Image classification maps the pixels of an image to linear scores (logits) for membership in the classes of a taxonomy selected by the module publisher. This allows consumers to draw conclusions from the particular classification learned by the publisher module, and not just its underlying features (cf. Image Feature Vector).

A module for image feature extraction has a default signature that maps a batch of images to a batch of logits. It can be used like so:

  module_spec = hub.load_module_spec("path/to/module")
  height, width = hub.get_expected_image_size(module_spec)
  images = ...  # A batch of images with shape [batch_size, height, width, 3].
  module = hub.Module(module_spec)
  logits = module(images)   # A batch with shape [batch_size, num_classes].

It also defines the corresponding named signature.

Signature specification

The named signature for extracting image feature vectors is invoked as

  outputs = module(dict(images=images), signature="image_classification",
                   as_dict=True)
  logits = outputs["default"]

The input follows the general convention for input of images.

The outputs dictionary contains a "default" output of dtype float32 and shape [batch_size, num_classes]. The batch_size is the same as in the input, but not known at graph construction time. num_classes is the number of classes in the classification, which is a known constant independent of input size.

Evaluating outputs["default"][i, c] yields a score predicting the membership of example i in the class with index c.

It depends on the underlying classification whether these scores are meant to be used with softmax (for mutually exclusive classes), sigmoid (for orthogonal classes), or something else. The module documentation should describe this, and refer to a definition of the class indices.

The outputs dictionary may provide further outputs, for example, the activations of hidden layers inside the module. Their keys and values are module-dependent. It is recommended to prefix architecture-dependent keys with an architecture name (e.g., to avoid confusing the intermediate layer "InceptionV3/Mixed_5c" with the topmost convolutional layer "InceptionV2/Mixed_5c").

Image input

This is common to all types of image modules and image signatures.

A signature that takes a batch of images as input accepts them as a dense 4-D tensor of dtype float32 and shape [batch_size, height, width, 3] whose elements are RGB color values of pixels normalized to the range [0, 1]. This is what you get from tf.image.decode_*() followed by tf.image.convert_image_dtype(..., tf.float32).

A module with exactly one (or one principal) input of images uses the name "images" for this input.

The module accepts any batch_size, and correspondingly sets the first dimension of TensorInfo.tensor_shape to "unknown". The last dimension is fixed to the number 3 of RGB channels.

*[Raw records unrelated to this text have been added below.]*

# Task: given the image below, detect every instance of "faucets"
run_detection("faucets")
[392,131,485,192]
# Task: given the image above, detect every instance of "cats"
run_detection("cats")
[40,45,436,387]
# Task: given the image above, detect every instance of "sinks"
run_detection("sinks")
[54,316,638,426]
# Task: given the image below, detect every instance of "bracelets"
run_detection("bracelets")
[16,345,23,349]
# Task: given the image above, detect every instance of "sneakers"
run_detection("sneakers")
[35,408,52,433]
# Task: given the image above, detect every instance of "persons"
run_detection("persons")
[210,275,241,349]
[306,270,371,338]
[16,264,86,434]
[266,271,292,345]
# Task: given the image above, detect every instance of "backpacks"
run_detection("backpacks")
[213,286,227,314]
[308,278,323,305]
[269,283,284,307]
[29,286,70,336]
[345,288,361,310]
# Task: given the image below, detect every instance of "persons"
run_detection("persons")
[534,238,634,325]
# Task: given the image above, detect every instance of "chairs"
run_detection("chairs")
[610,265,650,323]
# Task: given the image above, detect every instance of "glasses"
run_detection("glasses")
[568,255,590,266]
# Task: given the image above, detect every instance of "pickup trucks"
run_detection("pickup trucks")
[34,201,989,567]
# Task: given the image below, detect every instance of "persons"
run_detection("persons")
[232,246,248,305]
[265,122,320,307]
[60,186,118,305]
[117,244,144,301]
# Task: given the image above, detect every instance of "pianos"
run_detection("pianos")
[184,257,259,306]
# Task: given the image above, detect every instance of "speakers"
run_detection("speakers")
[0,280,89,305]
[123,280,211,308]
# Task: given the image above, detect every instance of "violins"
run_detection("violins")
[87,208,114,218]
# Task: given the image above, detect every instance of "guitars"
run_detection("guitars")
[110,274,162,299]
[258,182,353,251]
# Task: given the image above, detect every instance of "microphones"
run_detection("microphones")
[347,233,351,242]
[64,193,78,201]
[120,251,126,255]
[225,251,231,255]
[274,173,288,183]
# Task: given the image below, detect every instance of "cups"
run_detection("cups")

The height and width dimensions are fixed to the expected size of input images. (Future work may remove that restriction for fully convolutional modules.)

Consumers of the module should not inspect the shape directly, but obtain the size information by calling hub.get_expected_image_size() on the module or module spec, and are expected to resize input images accordingly (typically before/during batching).

For simplicity, TF-Hub modules use the channels_last (or NHWC) layout of Tensors, and leave it to TensorFlow's graph optimizer to rewrite to channels_first (or NCHW) if needed. It has been doing that by default since TensorFlow version 1.7.